Most visitors start from Melbourne, which is 95 kilometers away from Torquay. Instead of Melbourne's main airport, fly into Avalon Airport near Geelong, which is much closer to the start of the road. There is car hire there, and it is regularly serviced by Jetstar  and, from late 2010, Tiger Airways.
V/Line  buses run from Geelong along the Great Ocean Road as far as Apollo Bay three times a day M-F and twice a day Sa-Su. On Friday a bus continues from Apollo Bay to Warrnambool. There are also daily V/Line trains to Warrnambool, but they travel inland.
Car offers the most flexibility for seeing the area. Coach tours are also easily available.
There are many sights to see away from the townships, and along the coast. Getting to them by general public transport would be difficult.
There are so many pullouts and sights, that you can fall into a yet another spectacular vista fatigue, when driving the road. Is it worth pulling off the road for another cliff drop, another gorge, or another arch? Make sure you plan your trip, so you can skip some attractions if you need to, but don't miss the truly amazing ones.

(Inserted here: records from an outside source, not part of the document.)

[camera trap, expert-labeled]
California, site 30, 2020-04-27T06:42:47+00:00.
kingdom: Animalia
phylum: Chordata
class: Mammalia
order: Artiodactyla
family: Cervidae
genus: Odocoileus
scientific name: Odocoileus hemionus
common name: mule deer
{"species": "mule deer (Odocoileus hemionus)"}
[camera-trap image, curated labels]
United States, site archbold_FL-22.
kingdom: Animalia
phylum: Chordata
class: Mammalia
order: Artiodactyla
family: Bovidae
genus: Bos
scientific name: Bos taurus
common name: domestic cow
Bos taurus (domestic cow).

At it simplest, you won't need an itinerary, or even a map to drive the Great Ocean Road. Start at Geelong or Warrnambool and follow the signs. The eastern end of the route starts at Torquay, 22km from Geelong. The sights are well signposted off the road, as well as nearby attractions. Information boards exist at all sights and attractions. The road is well developed for tourism, has regular information, food, fuel and accommodation.
Its possible to drive the length of the road, and see the main attractions in a day's driving. Two days will allow you to see just about all of the coastal sights and towns, if that is what you want to do. Consider three days or longer if you want to stay longer at some towns, and do some walks, relaxation, or other recreation.

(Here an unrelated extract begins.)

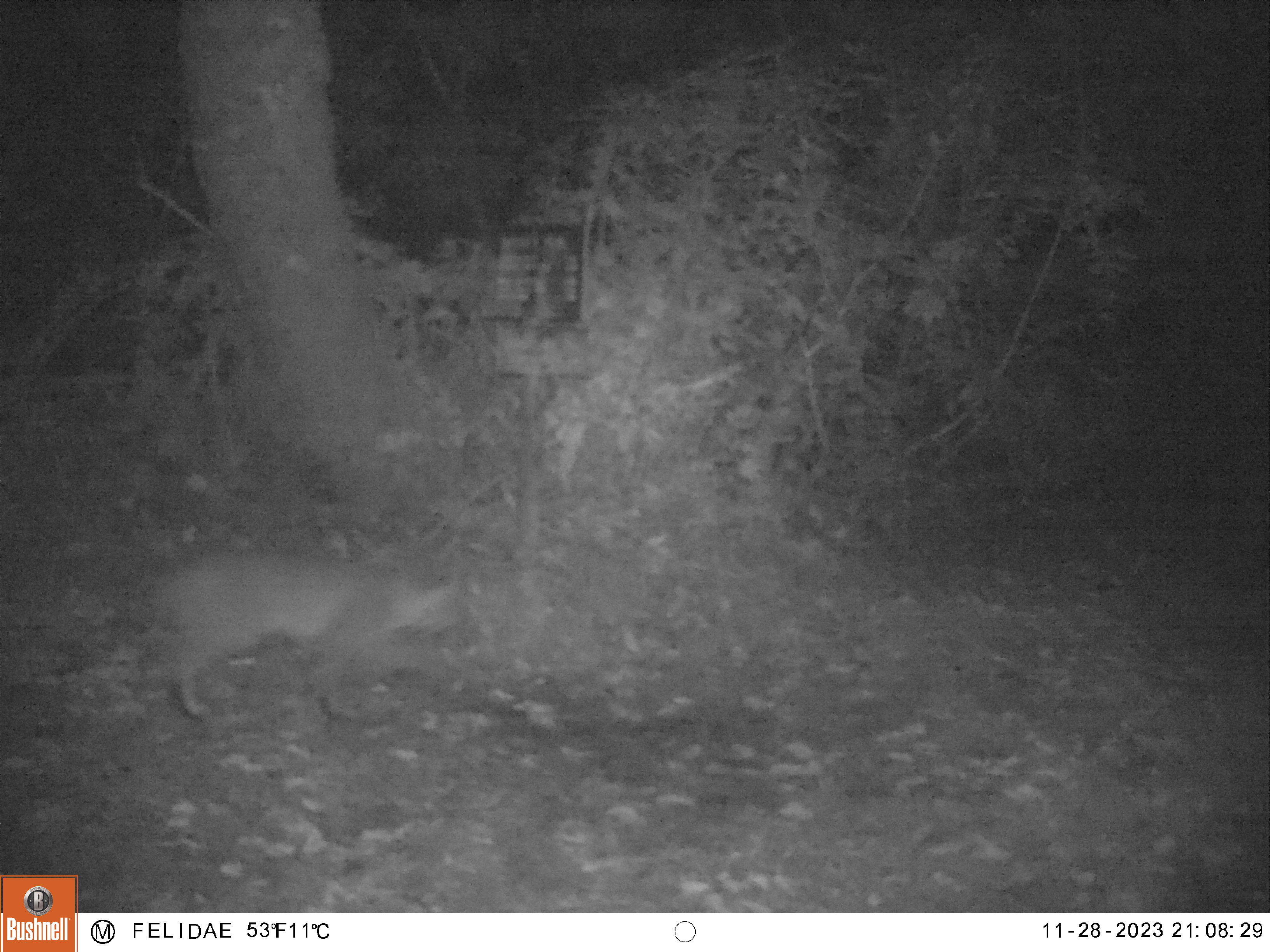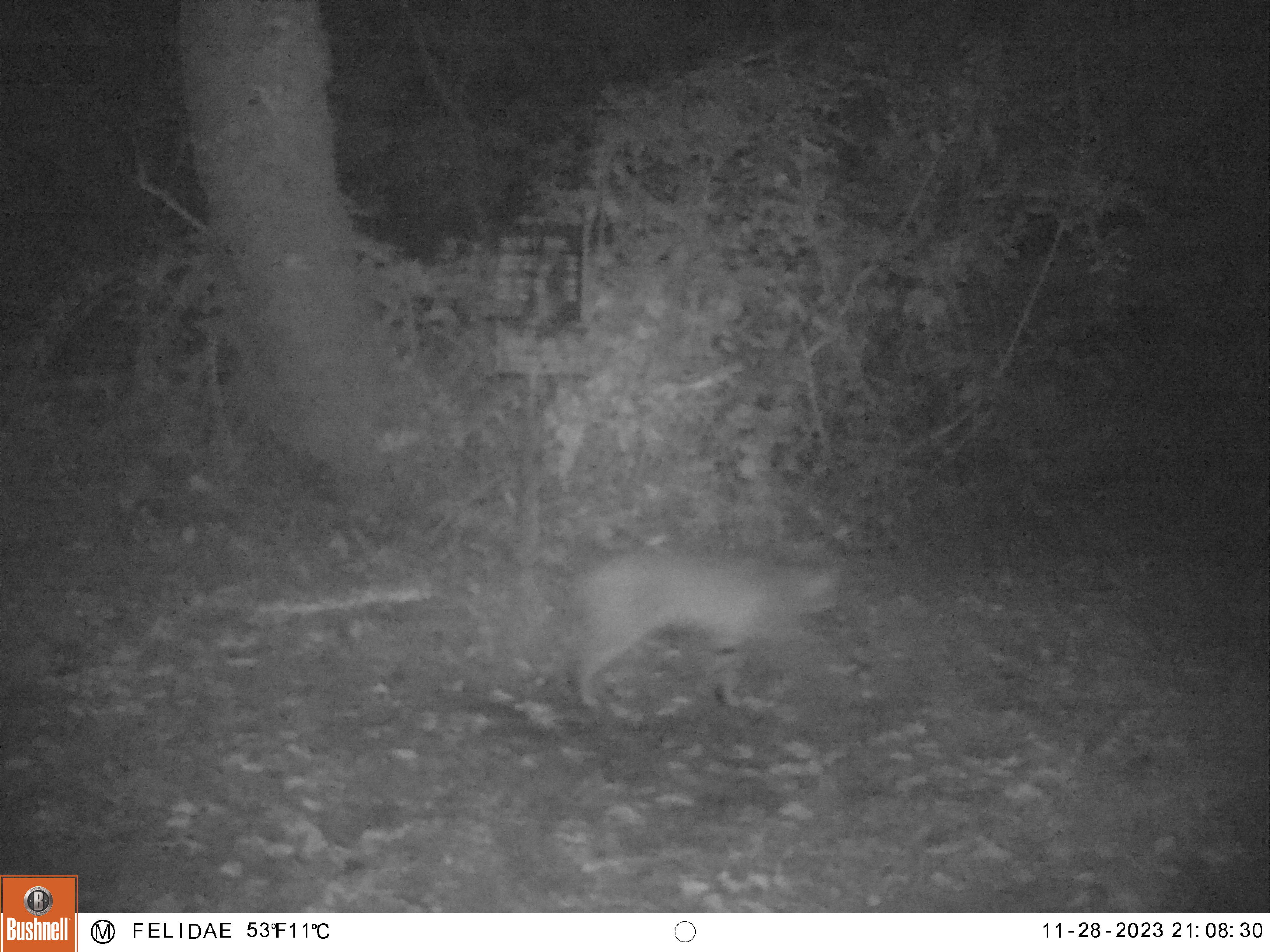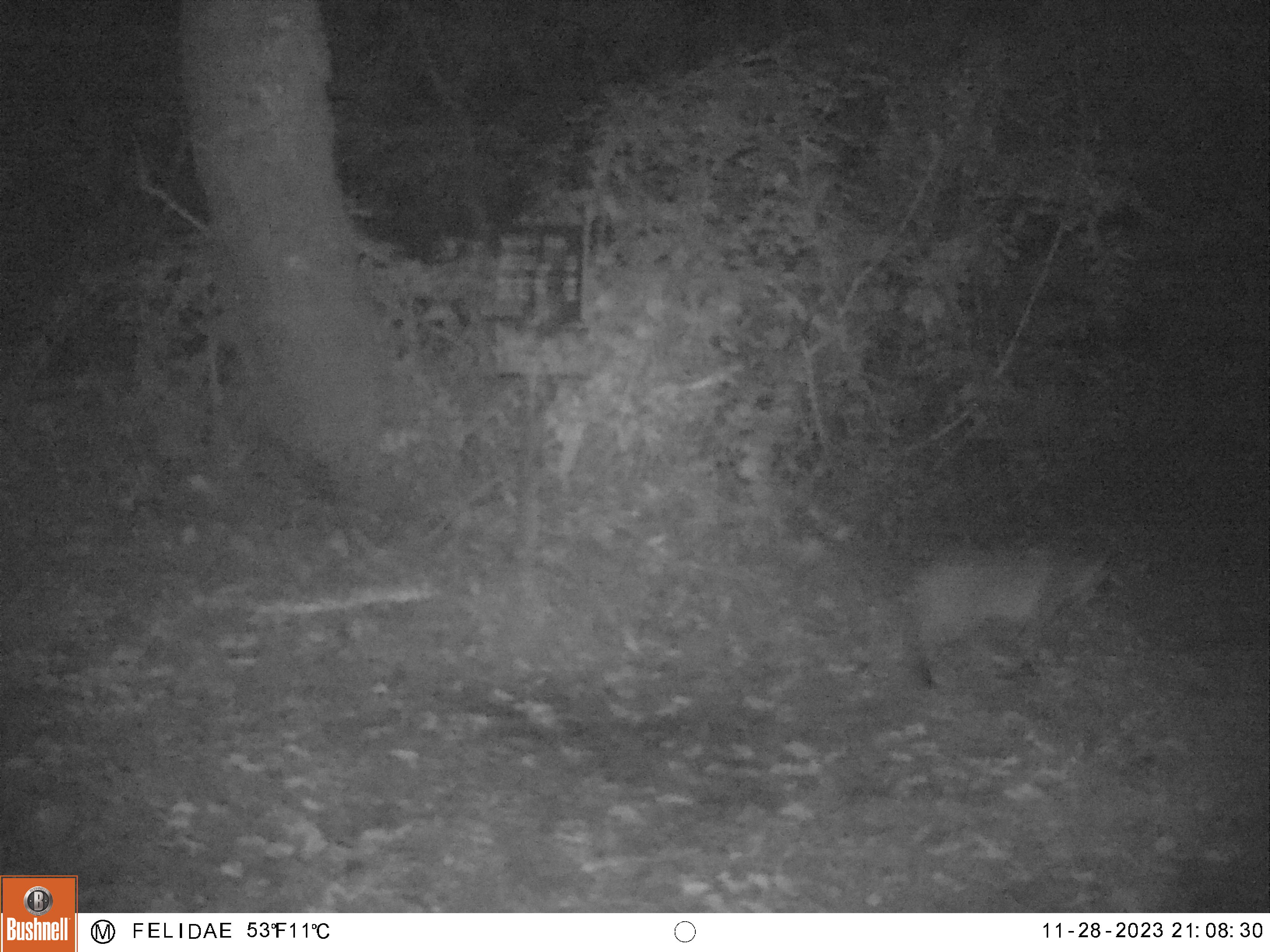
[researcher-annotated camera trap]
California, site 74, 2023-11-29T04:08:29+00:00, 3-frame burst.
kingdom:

If starting from Melbourne, remember that it's almost 100 km to the start of the Great Ocean Road at Torquay and another 264 km back from Warrnambool along the inland Princes Highway. This translates to a minimum of 600 km to get there, drive the road from end to end and come back, and doing this in one day doesn't leave much time for sightseeing — spending at least two-three days is a much better idea.
Walk. Many of the natural features have surrounding walks, but there are developed paths for longer walks.
There are also some Great places to go Mountain Biking in the back of Apollo Bay around Forest and the Otway National Park. There is 1 tour company that offer 5-7 Day tours based out of Apollo bay. Australia By Bike  tours include all accommodation, meals and transfers from Melbourne.
Port Campbell has many cafes and restaurants and it is the only place to get food near the Port Campbell National Park.
As the area is such a popular weekend getaway, prices are considerably higher during the weekend and many places (especially B&Bs) have two-night minimum stays. In the summer peak season and during holidays, many places will sell out completely and it can be hard to find even a motel room.
Some of the beaches along the road have dangerous currents. Observe local signs, and seek local advice about the best places to swim.
There are few overtaking lanes on the Great Ocean Road, rather turnouts for slower vehicles. If a faster vehicle catches up to you, be considerate and pull over at the next turn out. Frustration causes accidents, let faster vehicles past. If you catch up to a slower vehicle, stay back at a safe distance and wait for the other vehicle to pull over in the next slow vehicle turn out. Don't tailgate.
The speed limit along the Great Ocean Road is 80km/h to 100km/h. In towns, the speed limit is 50km/h to 70km/h.
Given the volume of traffic that can traverse the Great Ocean Road, especially weekends and holidays, don't assume that it will be a quick trip. Allow yourself plenty of time to see everything so that you may enjoy your drive.